- _提示本文_:
首を長くして待っていた新譜、さらには重量3.5kgにも及ぶというタケジさんの作品集の発売情報の解禁と、今年の6月25日に向けてジュリーファンのテンションが上がりまくっている今日この頃です。
うっとおしい梅雨の季節を吹き飛ばすような、嬉しいジュリー誕生月となっていますね。

さてそんな中、拙ブログでは今日はピーさんのLIVEレポをお届けいたします。

去る5月15日、年長のタイガースファンの友人・YOUさんが主催する『PEEが奏でる「四谷左門町LIVE」2022』が、四谷のライヴハウス『LOTUS』さんにて開催されました。

タイガースゆかりの地、左門町。
3年目となるこの企画LIVE、今年も僕は引き続きスタッフとしてお手伝いさせて頂き、おもにバンドメンバー用スコアの手配、ピーさんが使用する歌詞カンペの作成、当日のコーラス・エフェクト操作の重責を担いました。

2~3月の尿管結石騒動があり、過去2年と比べて僕の準備作業は日程ギリギリまで遅れてしまったのですが、今年のセットリストはカバー曲が市販のスコアで揃う曲ばかりだったので採譜の負担が軽減したことも幸いし、なんとか任務をまっとうすることができました。

今年も盛り上がりましたよ~!

レポ本題に入る前に、まずは今日の記事お題とした名曲「久しき昔」について少し書いておきます。

- _課題文_: ライブレポートの本文から、「うっとおしい梅雨の季節を吹き飛ばすような、嬉しいジュリー誕生月となっていますね。」で始まり「クト操作の重責を担いました。」まで続く部分を、そのまま書き写すこと。

- _提供資料_:
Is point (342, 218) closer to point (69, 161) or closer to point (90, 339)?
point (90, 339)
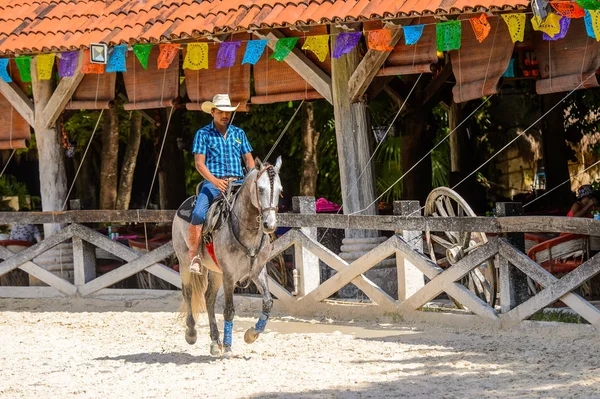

- _解答全文_:
うっとおしい梅雨の季節を吹き飛ばすような、嬉しいジュリー誕生月となっていますね。

さてそんな中、拙ブログでは今日はピーさんのLIVEレポをお届けいたします。

去る5月15日、年長のタイガースファンの友人・YOUさんが主催する『PEEが奏でる「四谷左門町LIVE」2022』が、四谷のライヴハウス『LOTUS』さんにて開催されました。

タイガースゆかりの地、左門町。
3年目となるこの企画LIVE、今年も僕は引き続きスタッフとしてお手伝いさせて頂き、おもにバンドメンバー用スコアの手配、ピーさんが使用する歌詞カンペの作成、当日のコーラス・エフェクト操作の重責を担いました。